» Work to do: Rewrite the items below, swapping every "washer lid" for "washing machine lid" and leaving everything else unchanged.

» Extracted entries:
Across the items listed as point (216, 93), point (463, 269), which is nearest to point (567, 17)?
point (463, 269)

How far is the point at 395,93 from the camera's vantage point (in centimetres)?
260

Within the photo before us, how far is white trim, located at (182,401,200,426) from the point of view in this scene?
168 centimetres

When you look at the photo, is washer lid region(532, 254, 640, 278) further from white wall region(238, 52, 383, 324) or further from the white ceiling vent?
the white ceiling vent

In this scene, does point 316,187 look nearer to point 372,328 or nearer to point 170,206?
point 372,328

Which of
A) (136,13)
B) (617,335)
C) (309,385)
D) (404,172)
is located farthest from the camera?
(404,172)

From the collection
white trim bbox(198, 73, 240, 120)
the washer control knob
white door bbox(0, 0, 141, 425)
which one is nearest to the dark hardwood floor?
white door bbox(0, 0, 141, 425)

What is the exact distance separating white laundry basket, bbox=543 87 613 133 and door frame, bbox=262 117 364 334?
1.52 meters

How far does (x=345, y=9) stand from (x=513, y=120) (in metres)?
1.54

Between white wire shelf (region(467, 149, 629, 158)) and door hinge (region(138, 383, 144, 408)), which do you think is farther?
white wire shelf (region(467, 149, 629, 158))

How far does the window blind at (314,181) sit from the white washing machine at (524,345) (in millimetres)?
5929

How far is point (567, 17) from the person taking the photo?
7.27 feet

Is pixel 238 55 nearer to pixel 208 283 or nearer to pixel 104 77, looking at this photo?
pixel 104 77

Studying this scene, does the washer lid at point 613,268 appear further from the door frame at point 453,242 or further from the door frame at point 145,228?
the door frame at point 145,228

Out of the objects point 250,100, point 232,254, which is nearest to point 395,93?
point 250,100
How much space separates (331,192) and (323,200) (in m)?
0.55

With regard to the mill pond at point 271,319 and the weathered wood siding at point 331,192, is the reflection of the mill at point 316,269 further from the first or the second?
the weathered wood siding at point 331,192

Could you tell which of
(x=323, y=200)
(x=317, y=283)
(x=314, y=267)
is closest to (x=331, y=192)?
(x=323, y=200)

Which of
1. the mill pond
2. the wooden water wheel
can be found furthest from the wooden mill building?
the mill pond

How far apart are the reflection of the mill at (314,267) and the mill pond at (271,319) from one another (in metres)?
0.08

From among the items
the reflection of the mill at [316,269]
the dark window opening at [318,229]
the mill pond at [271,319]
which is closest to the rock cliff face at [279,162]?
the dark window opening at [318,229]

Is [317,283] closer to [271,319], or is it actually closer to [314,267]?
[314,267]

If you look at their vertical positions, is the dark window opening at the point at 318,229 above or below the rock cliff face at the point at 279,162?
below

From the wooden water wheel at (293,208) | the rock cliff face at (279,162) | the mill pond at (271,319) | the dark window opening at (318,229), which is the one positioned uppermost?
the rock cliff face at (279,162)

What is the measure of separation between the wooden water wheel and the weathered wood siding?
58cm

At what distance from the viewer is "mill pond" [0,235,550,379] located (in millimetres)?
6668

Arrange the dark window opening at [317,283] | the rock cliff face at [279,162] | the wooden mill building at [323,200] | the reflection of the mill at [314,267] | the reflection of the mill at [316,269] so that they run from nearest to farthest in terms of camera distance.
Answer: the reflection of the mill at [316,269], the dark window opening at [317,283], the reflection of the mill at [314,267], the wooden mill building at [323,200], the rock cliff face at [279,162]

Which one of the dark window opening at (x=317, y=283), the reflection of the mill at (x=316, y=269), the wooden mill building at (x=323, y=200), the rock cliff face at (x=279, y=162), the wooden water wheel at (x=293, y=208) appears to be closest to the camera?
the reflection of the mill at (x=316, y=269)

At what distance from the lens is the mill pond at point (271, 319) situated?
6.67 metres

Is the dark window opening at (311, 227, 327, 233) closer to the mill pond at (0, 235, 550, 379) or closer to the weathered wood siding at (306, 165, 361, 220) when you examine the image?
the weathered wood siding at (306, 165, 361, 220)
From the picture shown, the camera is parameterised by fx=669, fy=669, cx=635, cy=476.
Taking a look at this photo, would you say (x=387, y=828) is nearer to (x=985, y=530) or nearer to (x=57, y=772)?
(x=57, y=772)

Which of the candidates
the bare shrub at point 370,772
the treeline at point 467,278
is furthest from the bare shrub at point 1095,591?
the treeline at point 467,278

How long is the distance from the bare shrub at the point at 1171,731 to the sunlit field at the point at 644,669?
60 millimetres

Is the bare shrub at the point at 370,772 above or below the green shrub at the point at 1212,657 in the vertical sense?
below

» Problem solution:
Across the items listed as point (216, 93), point (463, 269), which is nearest to point (567, 17)?
point (463, 269)

How far is the point at 395,93 from the camera's vantage point (in centimetres)?
260

Within the photo before us, how far is white trim, located at (182,401,200,426) from the point of view in this scene?
168 centimetres

When you look at the photo, is washing machine lid region(532, 254, 640, 278) further from white wall region(238, 52, 383, 324) or further from the white ceiling vent?
the white ceiling vent

In this scene, does point 316,187 look nearer to point 372,328 or nearer to point 170,206?
point 372,328

Which of
A) (136,13)
B) (617,335)
C) (309,385)
D) (404,172)
is located farthest from the camera?
(404,172)

From the collection
white trim bbox(198, 73, 240, 120)
the washer control knob
white door bbox(0, 0, 141, 425)
which one is nearest to the dark hardwood floor?
white door bbox(0, 0, 141, 425)

What is the exact distance separating white laundry basket, bbox=543 87 613 133 and door frame, bbox=262 117 364 334?
1.52 meters

How far does (x=345, y=9) stand from (x=513, y=120) (in metres)?
1.54

Between white wire shelf (region(467, 149, 629, 158)) and door hinge (region(138, 383, 144, 408)), which do you think is farther?
white wire shelf (region(467, 149, 629, 158))

How far does the window blind at (314,181) sit from the white washing machine at (524,345) (in millimetres)?
5929

How far is point (567, 17) from the person taking the photo?
7.27 feet

Is pixel 238 55 nearer to pixel 208 283 or nearer to pixel 104 77, looking at this photo?
pixel 104 77

Studying this scene, does the washing machine lid at point 613,268 appear further from the door frame at point 453,242 or further from the door frame at point 145,228?
the door frame at point 145,228

Out of the objects point 250,100, point 232,254, which is nearest to point 395,93?
point 250,100
How much space separates (331,192) and (323,200) (in m)?
0.55

With regard to the mill pond at point 271,319 and the weathered wood siding at point 331,192, is the reflection of the mill at point 316,269 further from the first or the second?
the weathered wood siding at point 331,192

Could you tell which of
(x=323, y=200)
(x=317, y=283)
(x=314, y=267)
is closest to (x=331, y=192)?
(x=323, y=200)

Which of
1. the mill pond
2. the wooden water wheel
can be found furthest from the wooden mill building?
the mill pond

How far apart are the reflection of the mill at (314,267) and the mill pond at (271,319) from one another (in metres)?
0.08

From among the items
the reflection of the mill at [316,269]
the dark window opening at [318,229]
the mill pond at [271,319]
which is closest to the rock cliff face at [279,162]?
the dark window opening at [318,229]

Is [317,283] closer to [271,319], or is it actually closer to [314,267]?
[314,267]

If you look at their vertical positions, is the dark window opening at the point at 318,229 above or below the rock cliff face at the point at 279,162?
below

From the wooden water wheel at (293,208) | the rock cliff face at (279,162) | the mill pond at (271,319) | the dark window opening at (318,229), which is the one positioned uppermost?
the rock cliff face at (279,162)

What is the measure of separation between the wooden water wheel and the weathered wood siding?
58cm

At what distance from the viewer is "mill pond" [0,235,550,379] located (in millimetres)?
6668

Arrange the dark window opening at [317,283] | the rock cliff face at [279,162] | the wooden mill building at [323,200] | the reflection of the mill at [314,267] | the reflection of the mill at [316,269] so that they run from nearest to farthest in terms of camera distance.
Answer: the reflection of the mill at [316,269], the dark window opening at [317,283], the reflection of the mill at [314,267], the wooden mill building at [323,200], the rock cliff face at [279,162]

Which one of the dark window opening at (x=317, y=283), the reflection of the mill at (x=316, y=269), the wooden mill building at (x=323, y=200), the rock cliff face at (x=279, y=162), the wooden water wheel at (x=293, y=208) appears to be closest to the camera?
the reflection of the mill at (x=316, y=269)

At what distance from the lens is the mill pond at point (271, 319) situated?
6.67 metres

Is the dark window opening at (311, 227, 327, 233) closer to the mill pond at (0, 235, 550, 379) or closer to the weathered wood siding at (306, 165, 361, 220) when you examine the image?
the weathered wood siding at (306, 165, 361, 220)
From the picture shown, the camera is parameterised by fx=669, fy=669, cx=635, cy=476.
Taking a look at this photo, would you say (x=387, y=828) is nearer to (x=985, y=530) or nearer to (x=57, y=772)?
(x=57, y=772)

Which of the candidates
the bare shrub at point 370,772
the treeline at point 467,278
is furthest from the bare shrub at point 1095,591?
the treeline at point 467,278

How long is the distance from the bare shrub at the point at 1171,731 to the sunlit field at the point at 644,669?
60 millimetres

Is the bare shrub at the point at 370,772 above or below the green shrub at the point at 1212,657 in the vertical sense?
below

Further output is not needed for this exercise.